Nothing is perfect, and in business, there’s always room for improvement. Use customer feedback and reviews to make changes to your products and services. If customers at your restaurant have suggested opening earlier and serving brunch, for example, and you’re keen to go ahead, trial the service at the weekends, and advertise it online, on your website and in the local community. Even simple changes, like offering a new flavor or a different size of a best-selling product can make a huge difference.

If you’re having trouble making sales or there’s been a lack of interest in your products or services of late, now is the time to start trying to turn things around. Focus on improving your marketing strategy, drum up interest by running promotions and be prepared to make improvements to impress new and existing clients.

Follow Up Like A Boss

Follow-Up

A friend of mine owns a very successful business called Westside Rentals. He built it from the ground up over 10 years ago and now it’s a multi-million dollar company. Mark is a very generous and friendly guy and being an extrovert he gets asked to speak frequently and accepts more times than not. I’ve been fortunate enough to work with him on occasion and hear him present. No matter where he speaks, he always concludes with the following:

Here’s my email address (usually it flashes on the screen), feel free to contact me, I’d love to hear from you.

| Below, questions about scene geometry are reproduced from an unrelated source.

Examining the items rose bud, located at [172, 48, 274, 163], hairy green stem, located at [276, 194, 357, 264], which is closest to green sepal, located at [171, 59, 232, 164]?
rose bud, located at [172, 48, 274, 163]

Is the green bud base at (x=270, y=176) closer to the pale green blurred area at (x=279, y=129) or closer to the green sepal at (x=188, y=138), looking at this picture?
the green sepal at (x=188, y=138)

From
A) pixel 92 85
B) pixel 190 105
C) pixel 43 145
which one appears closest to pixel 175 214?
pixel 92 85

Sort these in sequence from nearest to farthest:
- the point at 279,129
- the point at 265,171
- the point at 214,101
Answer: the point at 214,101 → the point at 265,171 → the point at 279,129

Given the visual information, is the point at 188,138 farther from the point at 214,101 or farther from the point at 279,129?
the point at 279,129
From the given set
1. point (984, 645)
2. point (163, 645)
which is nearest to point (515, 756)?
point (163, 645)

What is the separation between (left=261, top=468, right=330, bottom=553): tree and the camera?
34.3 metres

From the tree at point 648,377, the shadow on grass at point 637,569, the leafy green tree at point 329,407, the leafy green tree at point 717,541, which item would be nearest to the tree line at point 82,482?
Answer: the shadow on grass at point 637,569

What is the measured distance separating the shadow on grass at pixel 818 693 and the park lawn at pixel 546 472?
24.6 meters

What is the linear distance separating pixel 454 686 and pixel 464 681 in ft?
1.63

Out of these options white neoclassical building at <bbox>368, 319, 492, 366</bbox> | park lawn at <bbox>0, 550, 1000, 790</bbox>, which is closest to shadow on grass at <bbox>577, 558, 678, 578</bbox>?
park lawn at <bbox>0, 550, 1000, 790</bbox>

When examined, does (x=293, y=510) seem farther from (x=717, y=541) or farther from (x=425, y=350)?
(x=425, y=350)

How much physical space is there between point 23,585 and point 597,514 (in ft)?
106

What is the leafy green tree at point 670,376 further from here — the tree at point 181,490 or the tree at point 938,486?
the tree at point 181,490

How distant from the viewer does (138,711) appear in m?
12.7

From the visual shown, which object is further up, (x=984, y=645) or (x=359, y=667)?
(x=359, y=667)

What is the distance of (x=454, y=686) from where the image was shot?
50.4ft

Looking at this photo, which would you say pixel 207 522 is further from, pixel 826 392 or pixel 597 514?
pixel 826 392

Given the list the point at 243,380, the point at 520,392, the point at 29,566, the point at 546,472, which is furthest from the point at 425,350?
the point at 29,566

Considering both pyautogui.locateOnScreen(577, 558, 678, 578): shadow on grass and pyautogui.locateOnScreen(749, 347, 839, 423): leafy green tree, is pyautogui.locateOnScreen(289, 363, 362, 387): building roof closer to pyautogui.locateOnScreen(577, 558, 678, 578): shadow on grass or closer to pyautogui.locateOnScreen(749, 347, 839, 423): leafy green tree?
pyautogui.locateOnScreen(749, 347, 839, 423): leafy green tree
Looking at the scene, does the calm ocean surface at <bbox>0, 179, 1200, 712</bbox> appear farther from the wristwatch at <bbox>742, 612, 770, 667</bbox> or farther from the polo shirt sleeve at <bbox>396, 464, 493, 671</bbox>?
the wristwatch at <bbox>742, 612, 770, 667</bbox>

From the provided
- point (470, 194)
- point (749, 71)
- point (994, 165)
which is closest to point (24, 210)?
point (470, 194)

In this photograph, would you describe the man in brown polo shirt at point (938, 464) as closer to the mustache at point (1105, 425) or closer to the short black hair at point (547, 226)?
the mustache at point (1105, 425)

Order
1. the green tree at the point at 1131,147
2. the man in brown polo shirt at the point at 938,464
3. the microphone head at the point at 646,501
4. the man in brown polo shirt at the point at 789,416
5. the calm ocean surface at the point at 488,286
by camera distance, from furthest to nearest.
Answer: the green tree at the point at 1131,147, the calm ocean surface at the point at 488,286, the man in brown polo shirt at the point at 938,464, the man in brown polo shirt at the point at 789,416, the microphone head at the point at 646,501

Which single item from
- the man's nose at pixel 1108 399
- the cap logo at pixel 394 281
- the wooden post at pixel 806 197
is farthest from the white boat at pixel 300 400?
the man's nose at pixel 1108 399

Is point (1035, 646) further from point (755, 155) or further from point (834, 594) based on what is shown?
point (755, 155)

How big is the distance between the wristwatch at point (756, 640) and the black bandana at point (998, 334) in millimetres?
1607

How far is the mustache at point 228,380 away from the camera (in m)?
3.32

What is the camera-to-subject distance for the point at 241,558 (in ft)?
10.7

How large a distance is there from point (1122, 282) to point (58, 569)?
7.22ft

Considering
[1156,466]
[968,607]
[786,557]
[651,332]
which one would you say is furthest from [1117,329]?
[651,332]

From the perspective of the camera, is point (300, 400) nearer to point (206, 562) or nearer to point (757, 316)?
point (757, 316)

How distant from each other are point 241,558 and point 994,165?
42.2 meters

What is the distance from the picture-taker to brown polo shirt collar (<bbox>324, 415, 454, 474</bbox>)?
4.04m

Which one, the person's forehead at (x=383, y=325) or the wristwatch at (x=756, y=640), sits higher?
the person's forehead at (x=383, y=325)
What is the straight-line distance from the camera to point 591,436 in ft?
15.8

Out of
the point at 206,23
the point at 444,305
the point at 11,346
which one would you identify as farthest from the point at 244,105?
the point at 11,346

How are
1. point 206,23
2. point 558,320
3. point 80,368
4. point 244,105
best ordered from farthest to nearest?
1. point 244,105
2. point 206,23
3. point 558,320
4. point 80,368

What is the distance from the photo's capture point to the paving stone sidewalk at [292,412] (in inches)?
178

But here’s where it gets interesting. The more successful you are, the less available time you have. So the caveat is Mark check’s his email several time daily, but one tactic he uses is if he responds to you, he’ll ask that you send him an email 2 weeks later to follow up. 90% don’t. For the 10% who do follow up, he’ll usually stay in contact with you.

This story is unique, but the principle is not. I can’t stress enough as a coach how much people today don’t follow up. We live in a world where distractions are plentiful and focus is becoming a lost art. For example if you send an email to someone you’re trying to contact, the rule of thumb is try 3 times. That means if you don’t get a response within a week, try again. If you don’t hear back after that, try once more reminding the person you understand they are busy, but you’d love to hear back from them. Be specific. Be brief. Be courteous.

Since only 10% of people actually do follow-up, those are the ones who usually reach their goals. Not because they are pushy. Not because they are arrogant. But because they are persistent. Most people give up after contacting someone once because they take it personal. Someone not responding to you isn’t rejection, it’s usually them being too busy or intending to respond, but forgetting to.

Following up is similar to sales. Rarely do you get the sale the first time around, but if you keep at it (albeit you’re not sleazy or annoying) you usually get better results than not. When you follow up, you stay on that person’s radar. Just because they don’t respond initially doesn’t mean they’re not receiving your message. That’s why the “3 times” rule comes in handy. If after 3 tries you still don’t get a response, it probably means you’ll never hear back from them. Go back to what I said earlier: the more successful a person is, the less available time they have. So don’t take it personal, rather take it as a challenge.

If you want to stand out from the crowd, you have to do what everyone else isn’t doing. Follow up like a boss and be a part of the 10% that makes it happen.